Text excerpt:
--*--

Full Arduino Mini LoraWAN below 1uA Sleep Mode

@ursm
this size if for total sketch not only the library, since it contains float management and arduino core, it’s not only library.

Look this basic sketch

void setup() {    
  Serial.begin(115200);
}
void loop()  {
  static float f = 1.0;
  Serial.print(f);
  delay(1000);
  f += 0.1;
}

and compilation

Sketch uses 3148 bytes (10%) of program storage space. Maximum is 30720 bytes.
Global variables use 200 bytes (9%) of dynamic memory, leaving 1848 bytes for local variables. Maximum is 2048 bytes.

3148 bytes used by Arduino core, so may be lib is more like 4K than 8K, but still too much for an I2C device

And for fun, adding I2C library (wire), 4642 bytes, so definitively Gas lib should fit with some tweaking

#include <Wire.h>

void setup() {    
  Serial.begin(115200);
  Wire.begin();
  Wire.beginTransmission(0xff); 
  Wire.write(0x00);    
  Wire.write(0x01);           
  Wire.endTransmission(); 
}

void loop() {
  static float f = 1.0;

  Serial.print(f);
  delay(1000);
  f += 0.1;
}

Sketch uses 4642 bytes (15%) of program storage space. Maximum is 30720 bytes.
Global variables use 378 bytes (18%) of dynamic memory, leaving 1670 bytes for local variables. Maximum is 2048 bytes.

Do you have some examples of how you are entering and resuming from sleep in the LMIC library between measurements?

Doesn’t necessarily need to be with your cut down code but I’d be interested to see an example even with the base library. Thanks for all the great boards!

@tkerby

All is done in loop, with LMIC events callback and a global flag (timetosleep) to indicate the sleep mode needed.

I’m sleeping x time of watchdog 8s in loop, once max time is triggered, I set timetosleep to false and I send LMIC data and refreshing LMIC in loop
on EV_TXCOMPLETE event I set timetosleep to true, then, loop() go back sleeping until x time of 8S watchdog occurs.

Of course setup need to start lmic and join, on joined I fire a LMIC timer to send first packed 10ms later. then on packet sent (EV_TXCOMPLETE ) loop will go to sleep

Hi Charles, I think we need to adjust the LMIC ticks so the duty cycle is not violated. Some solution posted in this forum includes adjusting the Timer0 overflow (which then adjust the micros()). But, I think that is too hardware dependent. I’m looking whether we can add a function to LMIC like adjustTime(SLEEP_INTERVAL) (I’m simply putting a name here). Call after the MCU wake up.

--*--

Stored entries
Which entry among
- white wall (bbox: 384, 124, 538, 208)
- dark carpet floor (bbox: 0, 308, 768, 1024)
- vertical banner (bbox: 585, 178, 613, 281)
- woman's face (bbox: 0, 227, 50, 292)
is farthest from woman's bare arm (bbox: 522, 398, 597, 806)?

--*--

Requirement 1:
Answer these questions from the LoRaWAN sleep thread:
(a) How many bytes of program storage does the basic float sketch use?
(b) After the Wire library is added, how many bytes of dynamic memory do global variables use?
(c) On which LMIC event is timetosleep set to true?
Requirement 2:
Write out the part of the LoRaWAN sleep thread that opens with the words containing "Doesn’t necessarily need" and closes with "the great boards!".
The stored material is separate from the LoRaWAN sleep thread.

Expected output 1:
(a) 3148 bytes
(b) 378 bytes
(c) EV_TXCOMPLETE

Expected output 2:
Doesn’t necessarily need to be with your cut down code but I’d be interested to see an example even with the base library. Thanks for all the great boards!